It was the way he kissed his way from my neck down my spine to the curve of my ass, I knew I was with a man in control.
Hands that could kill, yet grabbing with gentle force. Eyes, watching me. Studying my breath and moans. He was locked in on his prey. Slick. Every part of me obeying his touch. Fisting my hair in a way that felt dangerously safe in his presence. Moving me, any way he wanted. My hips, guided by his strength. When I have no energy left in my own body, he becomes my protector with his care. Somehow,I melted more.
-
Dangerously Safe
-
Breathing in Life
I have never been more me.
Writing new chapters with my body, with my time, with my embracing every thing I love. The ache doesn’t have a constant home inside me. That scar on my heart that feels like a claw carving into my chest, it doesn’t haunt me as often. My breathing easier now as I have found a way to live.
-
Thief
You stole my motherhood.
The joy of being safe in the tender moments of building the legacy of my children.

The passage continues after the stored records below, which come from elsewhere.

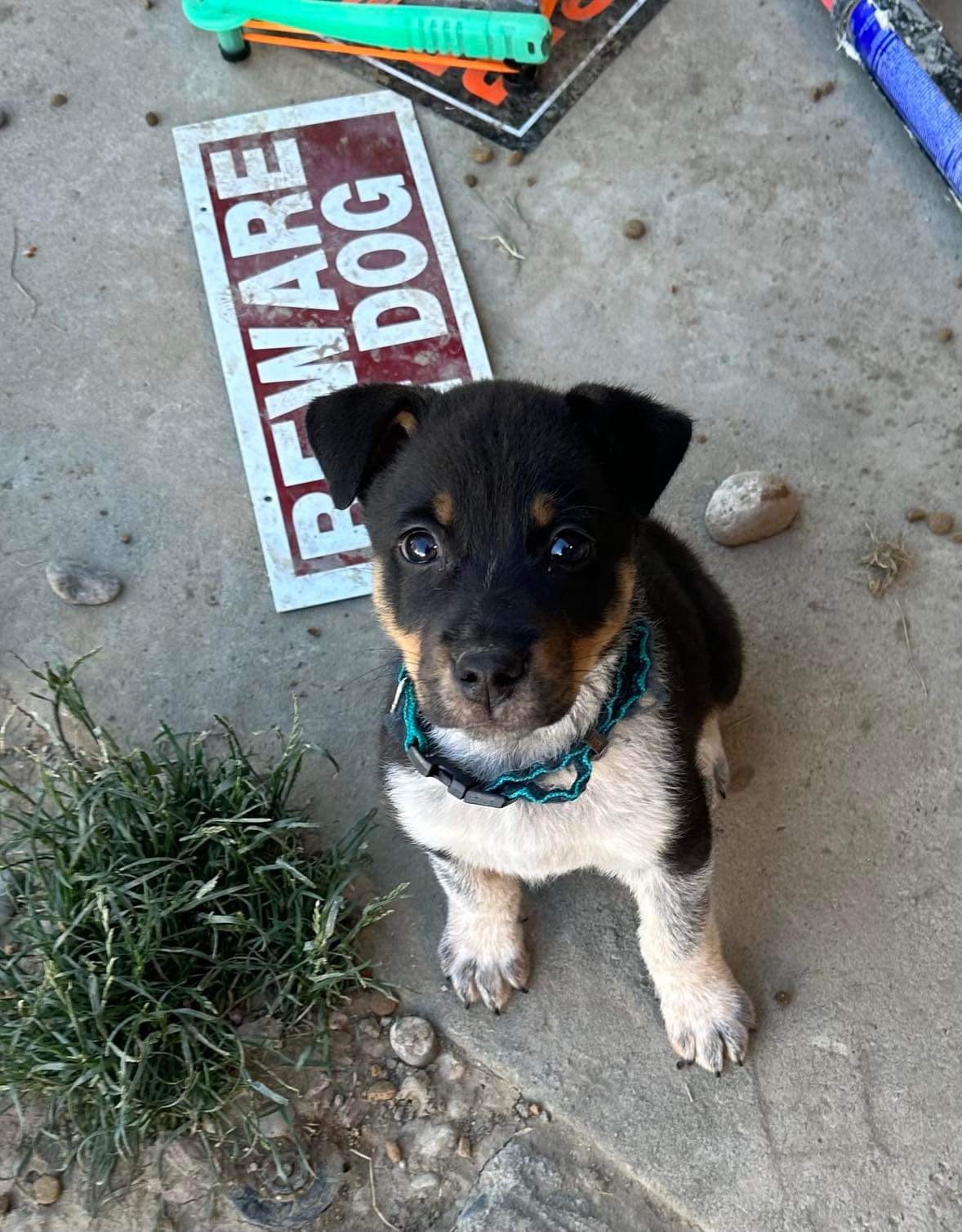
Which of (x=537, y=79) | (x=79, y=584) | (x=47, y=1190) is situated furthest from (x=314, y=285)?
(x=47, y=1190)

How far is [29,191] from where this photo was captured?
5.04 meters

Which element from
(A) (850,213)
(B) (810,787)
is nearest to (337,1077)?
(B) (810,787)

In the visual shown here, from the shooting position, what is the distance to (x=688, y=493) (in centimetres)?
440

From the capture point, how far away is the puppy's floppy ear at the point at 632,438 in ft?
8.84

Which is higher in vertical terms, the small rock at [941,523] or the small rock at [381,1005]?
the small rock at [941,523]

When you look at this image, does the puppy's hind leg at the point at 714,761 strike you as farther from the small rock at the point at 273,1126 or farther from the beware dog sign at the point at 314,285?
the small rock at the point at 273,1126

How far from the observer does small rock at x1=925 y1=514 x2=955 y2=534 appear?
Answer: 167 inches

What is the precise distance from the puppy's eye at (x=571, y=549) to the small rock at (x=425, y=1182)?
1.88m

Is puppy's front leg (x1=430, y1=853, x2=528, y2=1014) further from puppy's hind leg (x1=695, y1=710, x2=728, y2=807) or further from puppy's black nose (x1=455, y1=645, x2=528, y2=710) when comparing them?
puppy's black nose (x1=455, y1=645, x2=528, y2=710)

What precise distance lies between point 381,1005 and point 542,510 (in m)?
1.83

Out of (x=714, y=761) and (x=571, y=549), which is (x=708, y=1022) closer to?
(x=714, y=761)

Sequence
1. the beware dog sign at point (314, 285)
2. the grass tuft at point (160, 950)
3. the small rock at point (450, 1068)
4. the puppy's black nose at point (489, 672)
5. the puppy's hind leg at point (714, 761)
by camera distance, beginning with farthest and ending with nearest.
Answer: the beware dog sign at point (314, 285), the puppy's hind leg at point (714, 761), the small rock at point (450, 1068), the grass tuft at point (160, 950), the puppy's black nose at point (489, 672)

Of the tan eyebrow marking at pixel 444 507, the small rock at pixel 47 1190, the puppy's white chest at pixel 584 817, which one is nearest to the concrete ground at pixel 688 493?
the puppy's white chest at pixel 584 817

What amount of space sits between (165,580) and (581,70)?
2872 mm
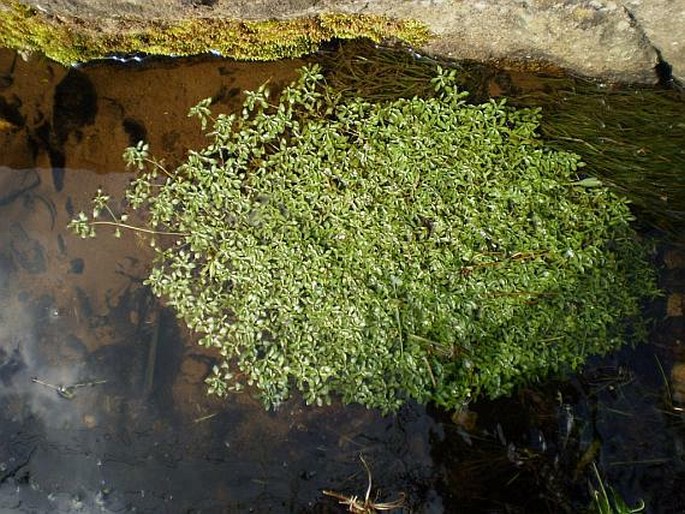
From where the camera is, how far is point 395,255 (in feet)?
11.3

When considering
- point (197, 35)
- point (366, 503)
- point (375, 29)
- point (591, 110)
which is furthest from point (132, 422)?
point (591, 110)

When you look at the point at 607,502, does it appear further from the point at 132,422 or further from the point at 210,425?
the point at 132,422

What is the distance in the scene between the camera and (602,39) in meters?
3.46

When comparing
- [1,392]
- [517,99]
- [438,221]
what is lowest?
[1,392]

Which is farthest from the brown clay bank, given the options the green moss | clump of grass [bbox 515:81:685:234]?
clump of grass [bbox 515:81:685:234]

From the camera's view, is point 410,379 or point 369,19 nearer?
point 410,379

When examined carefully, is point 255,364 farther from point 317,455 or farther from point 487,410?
point 487,410

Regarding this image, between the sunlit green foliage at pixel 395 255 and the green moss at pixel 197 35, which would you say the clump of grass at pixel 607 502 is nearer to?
the sunlit green foliage at pixel 395 255

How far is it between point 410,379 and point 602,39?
2.10 metres

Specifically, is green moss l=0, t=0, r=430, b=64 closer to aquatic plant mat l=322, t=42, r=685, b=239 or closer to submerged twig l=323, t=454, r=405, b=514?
aquatic plant mat l=322, t=42, r=685, b=239

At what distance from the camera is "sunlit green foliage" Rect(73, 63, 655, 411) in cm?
341

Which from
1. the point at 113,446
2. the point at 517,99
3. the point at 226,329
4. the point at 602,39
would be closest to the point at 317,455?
the point at 226,329

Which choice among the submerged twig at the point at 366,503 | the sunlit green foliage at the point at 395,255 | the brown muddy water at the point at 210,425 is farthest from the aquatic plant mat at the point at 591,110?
the submerged twig at the point at 366,503

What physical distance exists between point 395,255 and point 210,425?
4.47ft
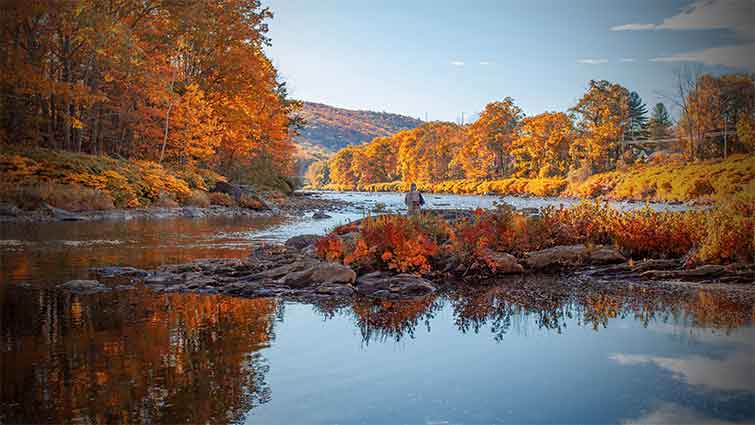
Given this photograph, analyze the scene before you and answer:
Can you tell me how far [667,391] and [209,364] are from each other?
445 centimetres

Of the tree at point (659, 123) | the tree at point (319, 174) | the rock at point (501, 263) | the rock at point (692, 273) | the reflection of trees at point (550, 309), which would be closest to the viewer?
the reflection of trees at point (550, 309)

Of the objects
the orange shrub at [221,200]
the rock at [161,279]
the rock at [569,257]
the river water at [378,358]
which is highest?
the orange shrub at [221,200]

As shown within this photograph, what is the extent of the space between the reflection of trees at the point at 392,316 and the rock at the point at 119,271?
15.4 feet

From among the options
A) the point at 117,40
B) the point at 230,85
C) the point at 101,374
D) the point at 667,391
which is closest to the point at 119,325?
the point at 101,374

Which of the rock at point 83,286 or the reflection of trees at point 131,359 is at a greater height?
the rock at point 83,286

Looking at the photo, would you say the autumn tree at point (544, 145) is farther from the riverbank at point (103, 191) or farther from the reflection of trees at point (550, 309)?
the reflection of trees at point (550, 309)

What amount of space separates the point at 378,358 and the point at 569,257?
294 inches

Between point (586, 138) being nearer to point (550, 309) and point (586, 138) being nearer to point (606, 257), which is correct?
point (606, 257)

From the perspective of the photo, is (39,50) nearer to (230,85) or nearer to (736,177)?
(230,85)

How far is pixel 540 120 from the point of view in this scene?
256 ft

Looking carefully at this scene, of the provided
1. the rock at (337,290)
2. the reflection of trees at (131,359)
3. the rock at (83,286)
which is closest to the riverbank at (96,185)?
the rock at (83,286)

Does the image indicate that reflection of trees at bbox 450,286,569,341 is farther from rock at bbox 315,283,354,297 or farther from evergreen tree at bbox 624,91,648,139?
evergreen tree at bbox 624,91,648,139

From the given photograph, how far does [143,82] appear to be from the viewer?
32344mm

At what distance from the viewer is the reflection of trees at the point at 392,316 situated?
7871 millimetres
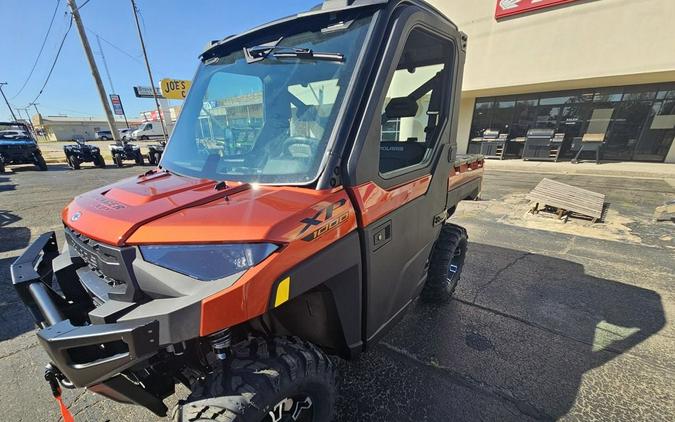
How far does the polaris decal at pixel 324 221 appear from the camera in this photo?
1.23 m

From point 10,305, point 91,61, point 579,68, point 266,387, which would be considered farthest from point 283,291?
point 91,61

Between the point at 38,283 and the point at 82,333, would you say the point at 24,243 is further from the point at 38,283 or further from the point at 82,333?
the point at 82,333

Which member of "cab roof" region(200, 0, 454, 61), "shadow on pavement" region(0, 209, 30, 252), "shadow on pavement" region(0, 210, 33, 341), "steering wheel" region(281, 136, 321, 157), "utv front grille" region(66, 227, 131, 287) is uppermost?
"cab roof" region(200, 0, 454, 61)

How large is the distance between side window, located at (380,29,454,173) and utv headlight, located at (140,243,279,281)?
120 centimetres

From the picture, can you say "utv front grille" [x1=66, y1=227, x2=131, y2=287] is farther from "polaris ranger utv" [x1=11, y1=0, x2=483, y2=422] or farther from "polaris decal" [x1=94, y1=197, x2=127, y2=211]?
"polaris decal" [x1=94, y1=197, x2=127, y2=211]

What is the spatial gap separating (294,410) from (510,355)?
1.88m

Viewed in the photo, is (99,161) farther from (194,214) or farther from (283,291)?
(283,291)

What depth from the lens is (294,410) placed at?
150 centimetres

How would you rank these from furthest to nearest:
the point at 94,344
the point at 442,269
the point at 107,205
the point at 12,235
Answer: the point at 12,235 → the point at 442,269 → the point at 107,205 → the point at 94,344

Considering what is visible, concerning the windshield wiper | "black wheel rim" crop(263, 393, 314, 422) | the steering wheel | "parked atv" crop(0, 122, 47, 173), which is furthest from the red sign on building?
"parked atv" crop(0, 122, 47, 173)

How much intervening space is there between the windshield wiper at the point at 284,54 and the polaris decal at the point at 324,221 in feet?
2.39

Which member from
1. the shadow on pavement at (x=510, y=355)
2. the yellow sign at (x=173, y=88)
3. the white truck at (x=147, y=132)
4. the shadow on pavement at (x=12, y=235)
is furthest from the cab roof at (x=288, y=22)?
the white truck at (x=147, y=132)

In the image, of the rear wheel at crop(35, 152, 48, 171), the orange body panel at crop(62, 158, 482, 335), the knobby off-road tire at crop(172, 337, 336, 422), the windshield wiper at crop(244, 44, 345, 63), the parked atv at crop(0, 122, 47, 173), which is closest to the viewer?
the orange body panel at crop(62, 158, 482, 335)

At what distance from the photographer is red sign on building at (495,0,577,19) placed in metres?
11.6
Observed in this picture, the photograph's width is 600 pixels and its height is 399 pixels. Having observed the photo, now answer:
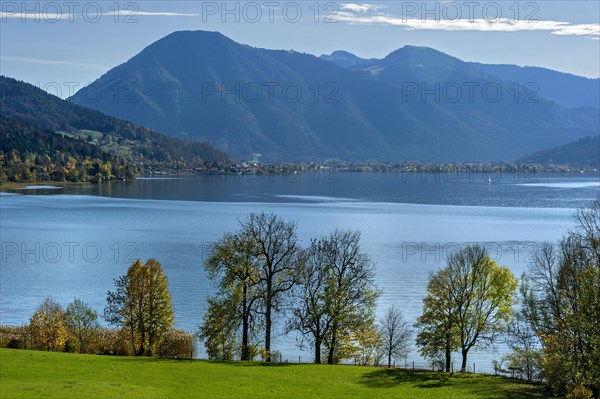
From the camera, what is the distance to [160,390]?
105 ft

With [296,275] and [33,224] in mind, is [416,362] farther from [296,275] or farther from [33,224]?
[33,224]

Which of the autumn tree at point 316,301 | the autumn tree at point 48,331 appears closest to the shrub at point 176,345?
the autumn tree at point 48,331

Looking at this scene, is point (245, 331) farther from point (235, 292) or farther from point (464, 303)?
point (464, 303)

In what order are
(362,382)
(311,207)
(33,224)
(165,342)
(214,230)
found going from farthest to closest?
(311,207) < (33,224) < (214,230) < (165,342) < (362,382)

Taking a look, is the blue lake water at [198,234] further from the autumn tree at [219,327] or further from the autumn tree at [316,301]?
the autumn tree at [219,327]

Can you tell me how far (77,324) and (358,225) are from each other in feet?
238

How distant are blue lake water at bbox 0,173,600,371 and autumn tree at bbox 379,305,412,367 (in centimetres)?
130

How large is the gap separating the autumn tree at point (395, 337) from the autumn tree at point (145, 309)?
545 inches

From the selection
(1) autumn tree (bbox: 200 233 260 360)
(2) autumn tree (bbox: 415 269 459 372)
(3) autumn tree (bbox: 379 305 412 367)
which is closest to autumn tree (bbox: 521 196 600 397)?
(2) autumn tree (bbox: 415 269 459 372)

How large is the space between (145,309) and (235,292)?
19.8ft

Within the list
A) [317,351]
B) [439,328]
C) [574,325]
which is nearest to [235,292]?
[317,351]

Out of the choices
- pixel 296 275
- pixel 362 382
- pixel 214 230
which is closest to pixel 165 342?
pixel 296 275

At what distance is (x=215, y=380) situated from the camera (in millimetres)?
35500

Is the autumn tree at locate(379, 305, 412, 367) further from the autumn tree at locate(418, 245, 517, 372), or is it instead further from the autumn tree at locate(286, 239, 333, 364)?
the autumn tree at locate(286, 239, 333, 364)
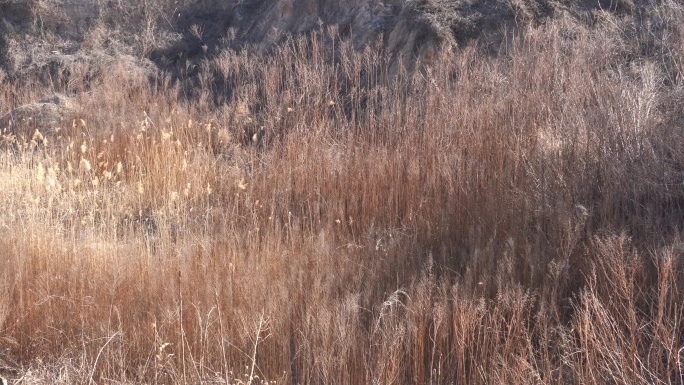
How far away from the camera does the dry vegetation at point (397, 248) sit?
3859 millimetres

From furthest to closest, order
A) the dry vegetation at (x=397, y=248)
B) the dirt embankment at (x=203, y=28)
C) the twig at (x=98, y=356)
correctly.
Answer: the dirt embankment at (x=203, y=28), the twig at (x=98, y=356), the dry vegetation at (x=397, y=248)

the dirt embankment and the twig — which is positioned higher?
→ the dirt embankment

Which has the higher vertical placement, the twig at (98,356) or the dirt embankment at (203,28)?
the dirt embankment at (203,28)

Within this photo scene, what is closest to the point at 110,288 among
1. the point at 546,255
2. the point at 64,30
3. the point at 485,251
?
the point at 485,251

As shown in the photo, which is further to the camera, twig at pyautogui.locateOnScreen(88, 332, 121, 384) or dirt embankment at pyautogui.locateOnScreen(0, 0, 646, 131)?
dirt embankment at pyautogui.locateOnScreen(0, 0, 646, 131)

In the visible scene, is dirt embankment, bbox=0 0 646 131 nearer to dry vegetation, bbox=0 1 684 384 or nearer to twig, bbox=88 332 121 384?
dry vegetation, bbox=0 1 684 384

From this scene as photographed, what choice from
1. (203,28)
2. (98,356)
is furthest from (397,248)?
(203,28)

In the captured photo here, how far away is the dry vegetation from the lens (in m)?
3.86

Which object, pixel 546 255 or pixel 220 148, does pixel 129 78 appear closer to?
pixel 220 148

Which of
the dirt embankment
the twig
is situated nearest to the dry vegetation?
the twig

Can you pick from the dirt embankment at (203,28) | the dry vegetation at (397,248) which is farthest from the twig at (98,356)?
the dirt embankment at (203,28)

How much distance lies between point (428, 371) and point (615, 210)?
5.37 feet

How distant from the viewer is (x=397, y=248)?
5148mm

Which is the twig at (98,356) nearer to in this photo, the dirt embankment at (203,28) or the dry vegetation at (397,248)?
the dry vegetation at (397,248)
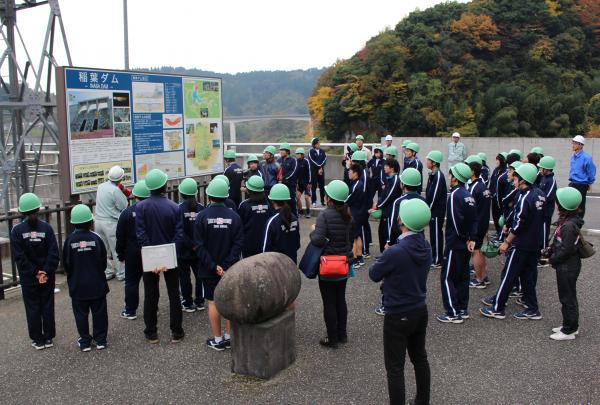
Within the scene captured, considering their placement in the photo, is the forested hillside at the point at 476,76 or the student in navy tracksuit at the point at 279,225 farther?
the forested hillside at the point at 476,76

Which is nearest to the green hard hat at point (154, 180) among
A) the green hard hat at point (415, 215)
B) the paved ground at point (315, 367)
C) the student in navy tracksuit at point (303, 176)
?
the paved ground at point (315, 367)

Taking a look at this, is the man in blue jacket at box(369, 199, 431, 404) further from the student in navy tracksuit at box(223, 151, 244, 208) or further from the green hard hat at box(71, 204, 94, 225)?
the student in navy tracksuit at box(223, 151, 244, 208)

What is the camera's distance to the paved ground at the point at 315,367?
5.14 metres

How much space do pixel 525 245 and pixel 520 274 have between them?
1.42ft

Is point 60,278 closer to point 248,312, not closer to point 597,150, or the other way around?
point 248,312

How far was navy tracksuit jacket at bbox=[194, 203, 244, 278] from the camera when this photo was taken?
5949 millimetres

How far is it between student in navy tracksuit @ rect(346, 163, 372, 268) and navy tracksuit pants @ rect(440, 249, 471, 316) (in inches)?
94.2

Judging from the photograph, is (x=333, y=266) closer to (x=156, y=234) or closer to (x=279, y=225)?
(x=279, y=225)

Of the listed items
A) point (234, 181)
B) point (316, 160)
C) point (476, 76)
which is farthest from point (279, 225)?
point (476, 76)

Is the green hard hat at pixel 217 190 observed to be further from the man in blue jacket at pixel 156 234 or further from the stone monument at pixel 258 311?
the stone monument at pixel 258 311

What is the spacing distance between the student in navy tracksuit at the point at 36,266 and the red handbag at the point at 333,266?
9.98 feet

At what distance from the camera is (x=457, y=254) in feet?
22.5

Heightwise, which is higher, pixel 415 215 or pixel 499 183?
pixel 415 215

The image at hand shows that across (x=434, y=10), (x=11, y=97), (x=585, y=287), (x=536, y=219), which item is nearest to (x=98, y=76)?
(x=11, y=97)
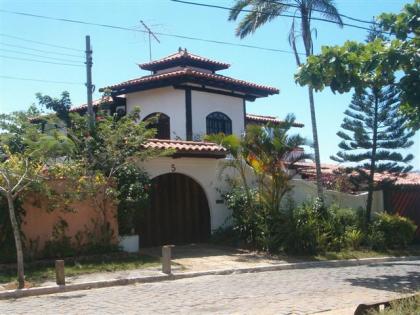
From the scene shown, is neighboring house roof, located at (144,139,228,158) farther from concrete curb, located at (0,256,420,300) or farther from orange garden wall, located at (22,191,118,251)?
concrete curb, located at (0,256,420,300)

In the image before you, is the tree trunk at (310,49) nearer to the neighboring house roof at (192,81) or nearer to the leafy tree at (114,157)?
the neighboring house roof at (192,81)

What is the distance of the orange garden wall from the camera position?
14375 millimetres

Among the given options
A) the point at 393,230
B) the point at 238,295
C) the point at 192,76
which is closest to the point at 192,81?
the point at 192,76

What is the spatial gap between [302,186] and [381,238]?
11.6ft

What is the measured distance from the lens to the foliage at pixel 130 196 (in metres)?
15.8

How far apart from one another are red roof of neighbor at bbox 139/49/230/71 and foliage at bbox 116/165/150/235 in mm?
9417

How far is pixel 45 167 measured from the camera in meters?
14.0

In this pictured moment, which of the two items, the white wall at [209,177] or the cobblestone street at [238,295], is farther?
the white wall at [209,177]

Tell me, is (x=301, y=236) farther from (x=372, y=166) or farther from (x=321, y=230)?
(x=372, y=166)

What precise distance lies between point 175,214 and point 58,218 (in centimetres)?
504

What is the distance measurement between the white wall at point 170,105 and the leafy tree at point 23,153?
9.07 m

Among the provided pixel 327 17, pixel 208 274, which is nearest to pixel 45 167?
pixel 208 274

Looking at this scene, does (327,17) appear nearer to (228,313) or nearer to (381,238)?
(381,238)

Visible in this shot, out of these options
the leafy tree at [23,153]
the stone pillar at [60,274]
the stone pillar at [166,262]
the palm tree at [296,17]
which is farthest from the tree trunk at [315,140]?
the stone pillar at [60,274]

I say my children, because a father would never truly do this.
We were all your victims.
You stole time.
You caused so much damage.
The best thing you ever did was be part of creating my babies and finally leaving us alone so I could raise them solely.
Under me they have healed so much.
We all have.
Safe.
Love lives in our walls.
I did that.
-
The King’s Couldn’t, But I Could
All the kings horses and all the kings men couldn’t put me back together…
But I could.
I started over with nothing but myself and my kids. I hadn’t worked in a decade but built by getting an education while raising disabled children. While being their voice, caretaker, cook, and complete support system. I
Got myself out of abuse.
I watched people I chose walk away from me over and over.
Bleeding on the ground with a broken heart.
I sat in it.
Felt it,
Honored it.
Turned my pain into art.
Created places for all my love to go.
Built something others can use to find their selves in their grief.
I became the lover of my own life.
Piece by piece, I reassembled.
I found the light in my darkness.
I kept my heart soft and open.
I learned how much love was capable of being enough.
I didn’t need to be chosen because every single act I put into myself was a choice. I had chosen to love myself.
-
Summer’s Embrace
Warmth, beautiful warmth embracing me.
The sun kissing my skin.
Gentle as a lover.
Holding me, sacred and protective.
Fire and fury.
Cascading the brilliance of ancient healing upon my soul.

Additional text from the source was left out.